The court compared these rental rates to data from the Canada Mortgage and Housing Corporation (the “CMHC”), which reported Hamilton vacancy rates between 3.2 and 4.3 per cent, with an average rent between $800 to $900 per month, per unit, for the 2005 through 2011 years. Hamilton Community Foundation data revealed similar results.
The CRA denied the rental losses, stating that “at no relevant time did the appellant have a reasonable expectation of profit” as the taxpayer did not rent the two properties at fair market value for the seven tax years under review. The taxpayer, “did not conduct any rental activity … in a sufficiently commercial manner, for profit.”
The taxpayer objected, justifying the lower rents by saying that “his primary objective was to recover the interest portion of the mortgage payments, the property taxes and the insurance costs to ensure that the properties were not vacant to maintain the insurance coverage.”

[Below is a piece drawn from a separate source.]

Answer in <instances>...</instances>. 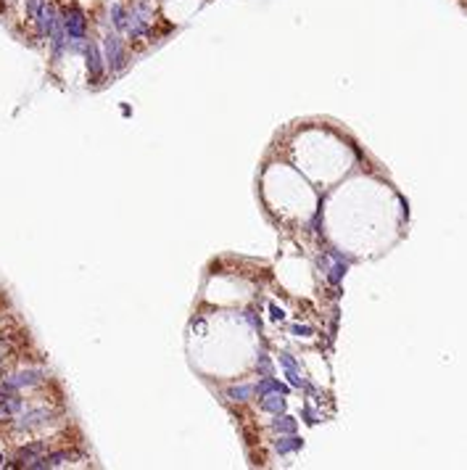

The Tax Court judge referred to the seminal 2002 Supreme Court of Canada decision on reasonable expectation of profit, which introduced the test that should be followed to determine whether a taxpayer’s activities constitute a source of income. The starting point is to ascertain whether the taxpayer’s activity is undertaken in “pursuit of profit” or is personal. Where there is a personal element, the activity must have a sufficient degree of “commerciality” to be considered a source of income.
The judge in the present case found “there is a material personal element in that one of the properties was rented out to the (taxpayer’s) niece for $200 per month, i.e. well below the fair market value and well below the rent charged to the other tenants.” The second property was rented out to a friend.
The judge therefore concluded that the taxpayer “did not conduct his rental activities in a commercial manner for profit. His expressed intention was not to make a profit but to recover the cost of certain expenses. The (taxpayer) was not in pursuit of profit and he did not realize a profit during the … taxation years under appeal. The (taxpayer) did not carry out his rental activities in a business-like manner.”
The taxpayer’s rental losses were therefore denied.